夜遅くまでシフトを入れてるせいで寝る時間も極端に減り、授業中に居眠りする事も多く、全くついていけてない状況だ。
そんなだから多分、行きたい大学への現役合格は厳しい。
それなのに、大学の為にお金を貯めている……は本末転倒すぎて、言い訳にすらなってないよな。

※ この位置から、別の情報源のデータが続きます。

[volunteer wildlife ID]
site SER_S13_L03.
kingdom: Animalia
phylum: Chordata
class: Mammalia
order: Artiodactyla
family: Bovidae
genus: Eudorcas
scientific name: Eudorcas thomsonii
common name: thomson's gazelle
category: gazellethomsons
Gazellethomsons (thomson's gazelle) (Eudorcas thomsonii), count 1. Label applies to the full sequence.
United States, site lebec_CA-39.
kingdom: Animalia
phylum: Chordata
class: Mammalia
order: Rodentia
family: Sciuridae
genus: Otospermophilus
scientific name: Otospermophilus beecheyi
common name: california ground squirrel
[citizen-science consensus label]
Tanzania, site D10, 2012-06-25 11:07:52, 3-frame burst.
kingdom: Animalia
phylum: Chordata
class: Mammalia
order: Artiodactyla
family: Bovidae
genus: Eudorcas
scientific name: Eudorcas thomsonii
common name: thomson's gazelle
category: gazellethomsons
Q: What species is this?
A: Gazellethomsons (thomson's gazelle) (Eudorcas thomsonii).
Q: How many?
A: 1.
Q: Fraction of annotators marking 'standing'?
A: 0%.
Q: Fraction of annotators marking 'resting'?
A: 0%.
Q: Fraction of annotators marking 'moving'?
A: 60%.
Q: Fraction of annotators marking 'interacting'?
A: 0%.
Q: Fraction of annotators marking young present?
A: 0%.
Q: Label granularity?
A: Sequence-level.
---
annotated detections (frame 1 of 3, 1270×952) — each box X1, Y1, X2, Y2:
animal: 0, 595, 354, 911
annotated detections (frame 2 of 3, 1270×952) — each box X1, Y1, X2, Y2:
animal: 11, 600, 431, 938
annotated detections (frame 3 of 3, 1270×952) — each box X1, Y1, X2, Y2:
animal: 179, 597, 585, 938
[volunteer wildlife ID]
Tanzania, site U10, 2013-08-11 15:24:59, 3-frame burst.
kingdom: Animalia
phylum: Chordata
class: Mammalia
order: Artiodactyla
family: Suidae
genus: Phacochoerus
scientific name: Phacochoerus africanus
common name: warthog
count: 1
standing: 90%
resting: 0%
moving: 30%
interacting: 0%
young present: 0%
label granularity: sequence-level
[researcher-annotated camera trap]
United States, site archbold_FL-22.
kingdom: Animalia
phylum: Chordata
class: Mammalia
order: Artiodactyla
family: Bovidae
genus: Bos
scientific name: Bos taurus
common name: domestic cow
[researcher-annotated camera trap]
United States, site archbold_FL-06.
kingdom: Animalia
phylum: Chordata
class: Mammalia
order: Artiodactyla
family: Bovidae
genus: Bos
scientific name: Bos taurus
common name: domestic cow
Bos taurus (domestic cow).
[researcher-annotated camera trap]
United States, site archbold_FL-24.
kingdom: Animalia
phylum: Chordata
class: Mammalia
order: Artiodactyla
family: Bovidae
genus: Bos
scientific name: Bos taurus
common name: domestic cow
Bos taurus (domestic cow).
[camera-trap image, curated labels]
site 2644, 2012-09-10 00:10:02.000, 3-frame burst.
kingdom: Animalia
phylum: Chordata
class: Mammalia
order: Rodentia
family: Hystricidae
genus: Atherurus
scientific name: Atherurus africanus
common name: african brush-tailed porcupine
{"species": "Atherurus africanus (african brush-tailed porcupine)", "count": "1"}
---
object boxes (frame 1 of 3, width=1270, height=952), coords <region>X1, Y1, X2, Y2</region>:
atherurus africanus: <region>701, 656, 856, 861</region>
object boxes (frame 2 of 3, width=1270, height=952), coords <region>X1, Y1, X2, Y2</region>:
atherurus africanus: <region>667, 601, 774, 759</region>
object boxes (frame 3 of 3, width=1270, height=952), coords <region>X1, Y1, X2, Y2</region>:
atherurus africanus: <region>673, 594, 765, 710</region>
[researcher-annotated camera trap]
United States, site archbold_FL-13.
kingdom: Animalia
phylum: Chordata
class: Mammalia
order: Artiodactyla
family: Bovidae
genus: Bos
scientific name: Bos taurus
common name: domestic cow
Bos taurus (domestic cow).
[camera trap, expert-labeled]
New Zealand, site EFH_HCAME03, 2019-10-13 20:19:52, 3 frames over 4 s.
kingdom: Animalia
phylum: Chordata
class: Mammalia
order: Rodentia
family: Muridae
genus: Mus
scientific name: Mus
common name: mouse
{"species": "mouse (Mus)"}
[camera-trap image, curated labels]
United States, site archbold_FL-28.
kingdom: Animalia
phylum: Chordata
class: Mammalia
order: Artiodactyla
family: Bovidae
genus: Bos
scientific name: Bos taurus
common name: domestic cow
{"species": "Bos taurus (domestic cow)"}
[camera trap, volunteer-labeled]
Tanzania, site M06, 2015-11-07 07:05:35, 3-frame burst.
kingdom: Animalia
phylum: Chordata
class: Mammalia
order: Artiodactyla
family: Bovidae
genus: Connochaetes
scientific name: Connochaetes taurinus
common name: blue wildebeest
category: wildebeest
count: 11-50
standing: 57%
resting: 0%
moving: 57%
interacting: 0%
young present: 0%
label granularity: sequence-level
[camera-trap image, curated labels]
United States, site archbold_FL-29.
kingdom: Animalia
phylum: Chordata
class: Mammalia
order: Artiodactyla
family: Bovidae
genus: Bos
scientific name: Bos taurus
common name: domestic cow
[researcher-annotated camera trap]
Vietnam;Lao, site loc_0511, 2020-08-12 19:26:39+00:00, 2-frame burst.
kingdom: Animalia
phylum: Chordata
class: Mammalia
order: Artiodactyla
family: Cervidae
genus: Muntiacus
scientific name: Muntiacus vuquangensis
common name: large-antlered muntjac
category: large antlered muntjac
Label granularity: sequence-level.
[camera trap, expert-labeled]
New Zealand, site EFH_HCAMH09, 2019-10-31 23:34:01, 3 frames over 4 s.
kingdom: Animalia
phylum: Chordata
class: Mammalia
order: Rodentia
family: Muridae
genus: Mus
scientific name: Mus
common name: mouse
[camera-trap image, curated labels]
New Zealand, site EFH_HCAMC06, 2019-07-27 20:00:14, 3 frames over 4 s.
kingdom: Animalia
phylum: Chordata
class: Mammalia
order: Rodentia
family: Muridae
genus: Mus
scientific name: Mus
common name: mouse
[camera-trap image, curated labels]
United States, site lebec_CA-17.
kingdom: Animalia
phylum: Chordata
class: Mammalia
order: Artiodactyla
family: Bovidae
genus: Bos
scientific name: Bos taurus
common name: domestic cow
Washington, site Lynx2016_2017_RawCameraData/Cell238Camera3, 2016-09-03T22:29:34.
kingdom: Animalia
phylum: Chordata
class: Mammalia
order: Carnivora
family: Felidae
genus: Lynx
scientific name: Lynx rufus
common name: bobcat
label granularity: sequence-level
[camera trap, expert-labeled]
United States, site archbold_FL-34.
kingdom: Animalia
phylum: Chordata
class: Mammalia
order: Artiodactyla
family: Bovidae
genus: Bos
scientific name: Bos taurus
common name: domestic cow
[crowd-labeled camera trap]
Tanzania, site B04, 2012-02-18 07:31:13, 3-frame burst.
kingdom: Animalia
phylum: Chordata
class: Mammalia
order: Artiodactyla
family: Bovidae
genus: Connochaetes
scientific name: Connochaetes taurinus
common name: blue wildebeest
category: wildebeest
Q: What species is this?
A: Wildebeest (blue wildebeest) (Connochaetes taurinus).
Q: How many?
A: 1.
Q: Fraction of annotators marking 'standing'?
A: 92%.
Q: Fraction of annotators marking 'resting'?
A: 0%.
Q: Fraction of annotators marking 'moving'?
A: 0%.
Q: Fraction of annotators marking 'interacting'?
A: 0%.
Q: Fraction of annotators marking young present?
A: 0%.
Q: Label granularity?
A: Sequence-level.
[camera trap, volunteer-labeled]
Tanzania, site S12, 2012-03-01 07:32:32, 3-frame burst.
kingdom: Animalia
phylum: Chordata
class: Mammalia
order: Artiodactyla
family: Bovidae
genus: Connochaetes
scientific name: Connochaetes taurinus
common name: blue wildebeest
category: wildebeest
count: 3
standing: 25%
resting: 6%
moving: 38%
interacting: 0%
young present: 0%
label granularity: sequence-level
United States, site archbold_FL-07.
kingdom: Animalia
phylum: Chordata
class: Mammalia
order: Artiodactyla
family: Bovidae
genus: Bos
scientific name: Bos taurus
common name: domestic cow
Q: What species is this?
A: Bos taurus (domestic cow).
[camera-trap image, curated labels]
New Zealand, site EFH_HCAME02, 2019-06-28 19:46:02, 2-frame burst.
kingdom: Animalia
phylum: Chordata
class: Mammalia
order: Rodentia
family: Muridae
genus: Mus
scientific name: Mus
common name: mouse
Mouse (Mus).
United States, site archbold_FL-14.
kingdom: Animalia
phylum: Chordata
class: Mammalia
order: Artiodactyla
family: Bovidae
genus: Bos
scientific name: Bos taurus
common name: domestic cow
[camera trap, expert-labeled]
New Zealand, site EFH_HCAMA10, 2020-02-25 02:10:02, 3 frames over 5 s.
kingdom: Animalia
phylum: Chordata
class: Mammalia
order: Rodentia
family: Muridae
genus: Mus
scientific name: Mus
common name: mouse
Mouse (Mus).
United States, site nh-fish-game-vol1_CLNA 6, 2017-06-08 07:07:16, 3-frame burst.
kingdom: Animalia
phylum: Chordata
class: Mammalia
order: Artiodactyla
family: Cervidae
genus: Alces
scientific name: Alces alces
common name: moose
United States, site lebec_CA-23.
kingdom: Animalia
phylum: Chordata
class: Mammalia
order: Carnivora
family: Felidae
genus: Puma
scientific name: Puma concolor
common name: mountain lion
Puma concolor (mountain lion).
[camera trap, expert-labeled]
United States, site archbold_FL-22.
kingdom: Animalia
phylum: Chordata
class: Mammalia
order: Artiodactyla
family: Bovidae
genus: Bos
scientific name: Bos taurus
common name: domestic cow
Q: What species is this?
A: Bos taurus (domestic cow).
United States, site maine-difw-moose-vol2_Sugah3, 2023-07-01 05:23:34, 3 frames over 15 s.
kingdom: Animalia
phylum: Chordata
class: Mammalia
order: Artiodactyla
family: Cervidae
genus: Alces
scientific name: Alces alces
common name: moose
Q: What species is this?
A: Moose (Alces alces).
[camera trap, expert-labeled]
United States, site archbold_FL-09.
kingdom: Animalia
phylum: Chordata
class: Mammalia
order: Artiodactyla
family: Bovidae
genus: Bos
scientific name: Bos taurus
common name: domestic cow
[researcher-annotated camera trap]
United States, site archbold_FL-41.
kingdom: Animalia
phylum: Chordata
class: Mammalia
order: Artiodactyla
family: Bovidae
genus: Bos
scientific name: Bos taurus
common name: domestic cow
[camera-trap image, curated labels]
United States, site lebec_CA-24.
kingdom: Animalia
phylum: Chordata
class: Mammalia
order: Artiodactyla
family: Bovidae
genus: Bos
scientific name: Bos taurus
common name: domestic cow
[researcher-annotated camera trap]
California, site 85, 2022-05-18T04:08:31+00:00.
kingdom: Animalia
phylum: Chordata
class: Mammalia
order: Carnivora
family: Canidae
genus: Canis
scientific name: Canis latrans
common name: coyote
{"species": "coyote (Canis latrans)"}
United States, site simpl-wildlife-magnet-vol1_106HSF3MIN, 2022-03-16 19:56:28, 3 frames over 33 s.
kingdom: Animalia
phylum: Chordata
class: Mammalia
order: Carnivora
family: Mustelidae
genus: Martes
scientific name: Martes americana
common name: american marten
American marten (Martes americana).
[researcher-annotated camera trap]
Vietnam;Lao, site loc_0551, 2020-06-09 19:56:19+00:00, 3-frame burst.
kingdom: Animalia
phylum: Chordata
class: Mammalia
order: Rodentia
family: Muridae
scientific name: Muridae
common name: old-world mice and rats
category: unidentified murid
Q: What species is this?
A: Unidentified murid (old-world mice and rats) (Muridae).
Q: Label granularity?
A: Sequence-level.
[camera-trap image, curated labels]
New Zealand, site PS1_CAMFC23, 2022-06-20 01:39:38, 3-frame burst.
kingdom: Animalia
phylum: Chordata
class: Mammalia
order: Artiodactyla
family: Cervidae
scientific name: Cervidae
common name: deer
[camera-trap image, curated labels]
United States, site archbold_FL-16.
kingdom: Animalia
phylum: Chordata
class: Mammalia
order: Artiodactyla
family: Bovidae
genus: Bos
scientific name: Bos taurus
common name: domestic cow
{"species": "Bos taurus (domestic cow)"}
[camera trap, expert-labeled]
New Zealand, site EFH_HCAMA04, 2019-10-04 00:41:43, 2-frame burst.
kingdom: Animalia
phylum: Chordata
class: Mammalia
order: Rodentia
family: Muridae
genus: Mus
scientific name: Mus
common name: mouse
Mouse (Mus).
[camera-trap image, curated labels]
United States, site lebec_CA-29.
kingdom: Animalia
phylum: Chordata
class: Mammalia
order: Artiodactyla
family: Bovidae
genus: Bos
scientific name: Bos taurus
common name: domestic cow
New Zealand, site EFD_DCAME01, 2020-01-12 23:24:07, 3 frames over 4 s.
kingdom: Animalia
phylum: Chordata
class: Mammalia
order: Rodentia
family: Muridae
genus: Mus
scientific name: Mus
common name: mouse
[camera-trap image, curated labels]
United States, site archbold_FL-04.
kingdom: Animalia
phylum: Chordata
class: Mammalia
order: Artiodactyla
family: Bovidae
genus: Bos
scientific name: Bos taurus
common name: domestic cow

「もう正直になりなよタケシ君。復讐、したいんだろ?」
「……」
「はぁ……。タケシ君の元カノと寝取り男、今どんな状況か知ってんの?」
「……い、いえ」
「2人とも大学への入学が決まっているよ。元カノちゃんは国立大に推薦で、寝取り男はスポーツ推薦で有名私大にね」
「……」
「SNSを見る感じ2人とも凄い幸せそうだよー。お互いに彼氏彼女がいて、大学入学も決まってて、凄い順風満帆。幼馴染のセフレもいるわけだしね〜」
「……」
「対してタケシ君は……ね?」
「対して僕は、何ですか?」
少しイラついて聞き返すと、復讐代行人はにやりと笑って言ってきた。
「負け組♡」
「っ、そんな言い方っ――!?」
そこまで言いかけた瞬間。
急に、机越しに胸ぐらを掴まれ引っ張られた。
そして復讐代行人は顔を近づけ言ってくる。
「お前は、負け組だよ。正真正銘の負け組」
「っ」
「いいか、負け組。オレは決して、浮気されたから負け組って言ってるわけじゃねぇぞ? 自分の気持ち、自分のした判断から逃げてる所が負け組って言ってんだよ。それは分かるか?」
「……」
「1年前、SNSに#復讐代行人を付けて書き込みをしたのは誰だ? 1年前、このファミレスでオレに復讐代行をお願いしたのは誰だ? 1年間、復讐の為に必死にバイトして100万円を貯めたのは誰だ? 全部お前だろ? 自分に正直になれよいい加減」
「……っ」
突然、つーっと頬を伝った雫が机に落ちた。
完全に無意識だった。
「悔しいだろ? 裏切られたお前は未だ過去に縛られてんのに、アイツらは未来を見ながら今日を生きている。いくら時間が経とうとも、忘れようとしても、無理だ。一度傷ついたお前の心は、前の状態には絶対に戻らない」
「……」
「……でもな。戻すことは出来なくても、アイツらの心をお前と同じ傷がついた状態にする事はできる。このオレならな」
「…………」
「このオレを使え。お前には、その権利がある。自分がやられた事を、同じ分だけやり返す。ただそれだけだ」
復讐代行人はそこで、胸ぐらを掴んでいた手を離し、ゆっくりと腰を下ろす。
そして、ニッコリと笑い、僕に言ってきた。
「タケシ君。――安心して、オレに任せろ」
復讐代行人の笑顔が、なんだか暖かく感じられた。